Ryanair and BA oppose UK high speed rail plans
Ryanair expressed opposition to the UK Government’s plans to construct a high speed rail network to replace short haul air services, to assist with the government’s plans to decrease carbon dioxide emissions by 80% by 2050 (Mail Online/guardian.co.uk, 05-Aug-09). British Airways welcomed the plan, but added it would not substitute air services. IATA added that considering the UK has taken decades to plan a third runway at London Heathrow Airport, it may take even longer to complete a high speed rail network. Transport Secretary, Lord Adonis, responded stating high speed rail already has 80% market share on services from London to Paris and Brussels.
Ryanair: “It is insane. The only link you have is one highly priced tunnel. People are not going to travel to the UK regions, including the Lake District and Cornwall, on a [Eurostar] train that only stops at Kent and London St Pancras,” Michael O’Leary, CEO. Source: Mail Online, 05-Aug-09.
British Airways: “We strongly support high-speed rail links and would very much welcome a high-speed rail hub at Heathrow. This would reduce the need for flights to some of the nearest destinations and increase travel to and from Heathrow by public transport. However, high-speed rail cannot be a complete substitute for flying. There are relatively few destinations in Continental Europe to which it would be practical to travel and return by rail in a day.” Spokesperson. Source: Mail Online, 05-Aug-09.
IATA: "When building 3km of runway takes decades, the challenges of criss-crossing the country corridors of high-speed rail infrastructure will be enormous. And for what gain? Putting aside the astronomical costs and timescales of such a project, has the secretary thought about the total carbon lifecycle impact of building so much rail infrastructure? Exactly how many Channel tunnels will be built?" Spokesperson. Source: guardian.co.uk, 05-Aug-09.

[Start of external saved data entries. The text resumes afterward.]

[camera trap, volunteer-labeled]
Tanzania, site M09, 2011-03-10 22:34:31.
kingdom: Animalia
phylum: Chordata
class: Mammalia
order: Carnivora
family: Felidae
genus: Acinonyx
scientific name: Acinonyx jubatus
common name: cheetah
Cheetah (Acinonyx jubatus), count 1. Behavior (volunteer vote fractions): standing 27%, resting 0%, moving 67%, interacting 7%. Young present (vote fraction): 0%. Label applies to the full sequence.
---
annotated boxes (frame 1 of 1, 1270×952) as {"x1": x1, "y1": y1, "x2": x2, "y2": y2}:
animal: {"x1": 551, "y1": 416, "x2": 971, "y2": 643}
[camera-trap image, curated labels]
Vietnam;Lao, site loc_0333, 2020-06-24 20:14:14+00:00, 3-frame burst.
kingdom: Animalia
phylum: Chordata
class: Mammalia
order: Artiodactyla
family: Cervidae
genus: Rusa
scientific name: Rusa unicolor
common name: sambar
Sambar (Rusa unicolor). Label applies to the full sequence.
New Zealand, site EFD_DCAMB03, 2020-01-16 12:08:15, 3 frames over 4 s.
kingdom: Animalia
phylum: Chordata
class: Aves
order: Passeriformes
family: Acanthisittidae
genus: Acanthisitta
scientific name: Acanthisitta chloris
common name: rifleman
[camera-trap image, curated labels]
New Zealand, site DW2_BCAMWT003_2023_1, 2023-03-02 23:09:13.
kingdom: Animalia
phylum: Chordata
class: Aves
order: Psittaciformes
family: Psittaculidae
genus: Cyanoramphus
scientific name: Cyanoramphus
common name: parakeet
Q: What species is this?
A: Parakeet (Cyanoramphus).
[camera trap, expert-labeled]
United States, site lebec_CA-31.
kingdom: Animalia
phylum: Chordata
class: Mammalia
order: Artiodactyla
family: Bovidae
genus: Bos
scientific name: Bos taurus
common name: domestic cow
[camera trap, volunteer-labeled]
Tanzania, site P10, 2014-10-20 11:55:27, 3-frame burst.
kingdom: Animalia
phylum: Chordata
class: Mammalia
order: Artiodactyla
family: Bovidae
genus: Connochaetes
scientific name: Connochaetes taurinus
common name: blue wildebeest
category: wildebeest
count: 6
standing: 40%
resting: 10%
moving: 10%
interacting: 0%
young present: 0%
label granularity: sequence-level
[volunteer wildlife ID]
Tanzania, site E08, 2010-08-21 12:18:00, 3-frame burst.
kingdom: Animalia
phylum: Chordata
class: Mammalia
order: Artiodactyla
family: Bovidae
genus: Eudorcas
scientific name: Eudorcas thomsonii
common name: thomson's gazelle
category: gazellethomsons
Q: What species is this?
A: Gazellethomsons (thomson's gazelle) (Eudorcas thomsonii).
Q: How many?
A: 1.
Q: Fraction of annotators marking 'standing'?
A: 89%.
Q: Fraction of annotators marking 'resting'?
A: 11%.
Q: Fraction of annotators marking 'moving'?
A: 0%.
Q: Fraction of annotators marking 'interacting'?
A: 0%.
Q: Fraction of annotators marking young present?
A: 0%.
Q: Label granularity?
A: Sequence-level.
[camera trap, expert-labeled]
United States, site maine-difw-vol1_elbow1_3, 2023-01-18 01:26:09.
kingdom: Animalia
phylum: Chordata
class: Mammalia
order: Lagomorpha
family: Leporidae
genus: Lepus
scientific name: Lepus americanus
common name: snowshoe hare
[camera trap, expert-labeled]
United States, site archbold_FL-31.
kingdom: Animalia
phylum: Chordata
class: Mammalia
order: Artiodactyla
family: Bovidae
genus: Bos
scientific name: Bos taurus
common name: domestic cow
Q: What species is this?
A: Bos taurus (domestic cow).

UK Government: "Those who think that the airlines will continue to monopolise short-haul European destinations from London have got their heads in the sand. It is nonsense to suggest that high-speed rail will be competitive with airlines only for internal British journeys. High-speed rail already has the lion's share of the London to Paris and Brussels market. Once the Dutch high-speed line from Brussels to Amsterdam is open later this year, rail will be competitive from London to Amsterdam and Rotterdam; and it won't be long before the same is true of Cologne and Frankfurt." Lord Adonis, Transport Secretary. Source: guardian.co.uk, 05-Aug-09.